-- START Extracted records --

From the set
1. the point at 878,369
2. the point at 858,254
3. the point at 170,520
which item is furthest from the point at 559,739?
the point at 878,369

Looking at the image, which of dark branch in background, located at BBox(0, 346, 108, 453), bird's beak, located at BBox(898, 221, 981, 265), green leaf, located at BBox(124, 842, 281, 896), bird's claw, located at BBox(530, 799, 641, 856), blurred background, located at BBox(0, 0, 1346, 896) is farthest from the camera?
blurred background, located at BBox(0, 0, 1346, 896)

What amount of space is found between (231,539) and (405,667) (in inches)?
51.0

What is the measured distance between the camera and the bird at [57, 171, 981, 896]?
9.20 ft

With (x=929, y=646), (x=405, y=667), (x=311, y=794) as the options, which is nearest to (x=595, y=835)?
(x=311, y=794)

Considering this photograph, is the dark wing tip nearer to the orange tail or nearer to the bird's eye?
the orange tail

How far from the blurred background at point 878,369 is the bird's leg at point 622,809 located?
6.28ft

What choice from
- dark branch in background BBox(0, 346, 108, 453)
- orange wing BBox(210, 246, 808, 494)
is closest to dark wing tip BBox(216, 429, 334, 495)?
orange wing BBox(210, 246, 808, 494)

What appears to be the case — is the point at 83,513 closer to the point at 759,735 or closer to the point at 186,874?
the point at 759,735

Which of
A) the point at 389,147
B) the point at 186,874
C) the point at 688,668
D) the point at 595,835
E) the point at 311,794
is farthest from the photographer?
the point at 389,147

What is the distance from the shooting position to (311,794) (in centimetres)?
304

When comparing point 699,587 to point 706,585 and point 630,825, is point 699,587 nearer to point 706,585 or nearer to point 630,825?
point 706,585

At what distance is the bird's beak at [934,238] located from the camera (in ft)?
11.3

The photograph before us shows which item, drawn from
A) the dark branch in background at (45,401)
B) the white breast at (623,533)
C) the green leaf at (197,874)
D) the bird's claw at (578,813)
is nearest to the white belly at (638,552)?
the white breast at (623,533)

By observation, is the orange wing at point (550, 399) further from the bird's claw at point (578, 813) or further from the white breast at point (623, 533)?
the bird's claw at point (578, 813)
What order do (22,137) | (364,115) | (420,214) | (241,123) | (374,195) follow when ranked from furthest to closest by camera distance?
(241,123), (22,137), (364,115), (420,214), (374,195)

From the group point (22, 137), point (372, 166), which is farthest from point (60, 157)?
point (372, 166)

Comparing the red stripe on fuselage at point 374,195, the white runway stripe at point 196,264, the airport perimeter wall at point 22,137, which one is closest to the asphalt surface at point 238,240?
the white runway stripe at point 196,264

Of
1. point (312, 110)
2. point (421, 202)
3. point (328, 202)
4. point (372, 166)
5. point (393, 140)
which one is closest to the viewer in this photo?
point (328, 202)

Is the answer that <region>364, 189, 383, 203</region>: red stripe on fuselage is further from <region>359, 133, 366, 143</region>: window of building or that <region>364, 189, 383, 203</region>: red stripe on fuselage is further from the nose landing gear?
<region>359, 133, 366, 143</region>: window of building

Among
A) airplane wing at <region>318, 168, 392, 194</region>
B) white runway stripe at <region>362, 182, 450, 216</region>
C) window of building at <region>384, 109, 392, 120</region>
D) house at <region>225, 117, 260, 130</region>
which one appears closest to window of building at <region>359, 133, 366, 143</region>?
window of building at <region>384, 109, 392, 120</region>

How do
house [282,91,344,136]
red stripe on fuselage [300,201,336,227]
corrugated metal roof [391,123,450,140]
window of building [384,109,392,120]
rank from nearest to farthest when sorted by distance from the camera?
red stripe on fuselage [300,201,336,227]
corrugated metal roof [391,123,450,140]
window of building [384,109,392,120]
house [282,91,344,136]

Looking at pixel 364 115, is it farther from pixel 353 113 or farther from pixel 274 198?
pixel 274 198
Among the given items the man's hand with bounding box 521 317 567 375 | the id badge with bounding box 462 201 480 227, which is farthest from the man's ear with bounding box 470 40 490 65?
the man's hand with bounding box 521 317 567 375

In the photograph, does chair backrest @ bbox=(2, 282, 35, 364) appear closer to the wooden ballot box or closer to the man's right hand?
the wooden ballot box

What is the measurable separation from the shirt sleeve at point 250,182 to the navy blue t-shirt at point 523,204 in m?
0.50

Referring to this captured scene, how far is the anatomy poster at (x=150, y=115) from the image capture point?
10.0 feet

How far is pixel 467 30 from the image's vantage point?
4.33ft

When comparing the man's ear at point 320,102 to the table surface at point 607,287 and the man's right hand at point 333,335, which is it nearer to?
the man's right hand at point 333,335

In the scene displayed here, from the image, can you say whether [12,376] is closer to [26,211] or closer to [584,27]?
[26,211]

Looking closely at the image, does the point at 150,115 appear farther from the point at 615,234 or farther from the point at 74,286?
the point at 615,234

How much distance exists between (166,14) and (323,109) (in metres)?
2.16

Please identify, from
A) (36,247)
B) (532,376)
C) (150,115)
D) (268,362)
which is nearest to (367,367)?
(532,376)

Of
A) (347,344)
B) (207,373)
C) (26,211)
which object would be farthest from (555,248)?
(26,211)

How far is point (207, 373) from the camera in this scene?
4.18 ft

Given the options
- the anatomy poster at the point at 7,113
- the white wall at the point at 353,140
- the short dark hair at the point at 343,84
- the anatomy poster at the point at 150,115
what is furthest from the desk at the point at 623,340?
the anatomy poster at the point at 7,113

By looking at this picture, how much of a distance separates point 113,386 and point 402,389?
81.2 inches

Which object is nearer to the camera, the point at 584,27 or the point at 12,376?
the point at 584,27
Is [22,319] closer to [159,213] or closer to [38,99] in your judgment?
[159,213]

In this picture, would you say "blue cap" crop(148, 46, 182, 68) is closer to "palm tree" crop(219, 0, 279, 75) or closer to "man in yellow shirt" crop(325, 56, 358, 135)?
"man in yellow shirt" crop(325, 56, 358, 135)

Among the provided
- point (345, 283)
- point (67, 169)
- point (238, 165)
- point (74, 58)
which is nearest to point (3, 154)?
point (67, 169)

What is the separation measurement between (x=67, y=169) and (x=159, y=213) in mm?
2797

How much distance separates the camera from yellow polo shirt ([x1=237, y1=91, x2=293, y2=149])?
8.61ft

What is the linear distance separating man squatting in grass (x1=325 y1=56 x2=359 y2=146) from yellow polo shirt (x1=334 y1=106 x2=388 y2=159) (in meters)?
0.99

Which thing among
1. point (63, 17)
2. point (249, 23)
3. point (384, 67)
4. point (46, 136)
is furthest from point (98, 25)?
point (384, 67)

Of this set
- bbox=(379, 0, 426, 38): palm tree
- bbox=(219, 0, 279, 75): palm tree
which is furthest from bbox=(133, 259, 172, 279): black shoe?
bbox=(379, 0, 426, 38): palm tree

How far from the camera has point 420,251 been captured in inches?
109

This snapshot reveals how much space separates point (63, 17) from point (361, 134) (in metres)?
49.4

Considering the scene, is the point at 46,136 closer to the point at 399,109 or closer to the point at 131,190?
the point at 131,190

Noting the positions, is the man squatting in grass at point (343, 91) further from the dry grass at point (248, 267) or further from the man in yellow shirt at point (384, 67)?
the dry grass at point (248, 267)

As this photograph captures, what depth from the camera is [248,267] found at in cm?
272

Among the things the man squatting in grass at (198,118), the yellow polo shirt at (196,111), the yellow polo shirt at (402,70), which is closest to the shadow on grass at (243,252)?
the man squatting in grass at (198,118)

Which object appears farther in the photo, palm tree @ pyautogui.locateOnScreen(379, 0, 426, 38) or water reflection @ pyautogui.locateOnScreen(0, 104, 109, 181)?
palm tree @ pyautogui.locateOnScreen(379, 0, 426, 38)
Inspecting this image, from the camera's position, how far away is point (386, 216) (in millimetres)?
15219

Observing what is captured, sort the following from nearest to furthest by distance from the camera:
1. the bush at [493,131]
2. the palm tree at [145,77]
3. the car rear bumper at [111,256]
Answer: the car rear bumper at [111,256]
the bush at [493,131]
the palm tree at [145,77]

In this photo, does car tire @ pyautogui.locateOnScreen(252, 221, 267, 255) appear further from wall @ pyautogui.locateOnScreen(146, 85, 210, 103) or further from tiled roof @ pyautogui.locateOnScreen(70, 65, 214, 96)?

-- END Extracted records --

Task requirements |
Repeat exactly the lines above, starting with the line that contains "Which object appears" and ending with the last line, both included, and nothing else.

Result |
Which object appears farther in the photo, palm tree @ pyautogui.locateOnScreen(379, 0, 426, 38) or water reflection @ pyautogui.locateOnScreen(0, 104, 109, 181)?
palm tree @ pyautogui.locateOnScreen(379, 0, 426, 38)
Inspecting this image, from the camera's position, how far away is point (386, 216) (in millimetres)?
15219

Observing what is captured, sort the following from nearest to furthest by distance from the camera:
1. the bush at [493,131]
2. the palm tree at [145,77]
3. the car rear bumper at [111,256]
Answer: the car rear bumper at [111,256]
the bush at [493,131]
the palm tree at [145,77]

In this photo, does car tire @ pyautogui.locateOnScreen(252, 221, 267, 255) appear further from wall @ pyautogui.locateOnScreen(146, 85, 210, 103) or further from tiled roof @ pyautogui.locateOnScreen(70, 65, 214, 96)?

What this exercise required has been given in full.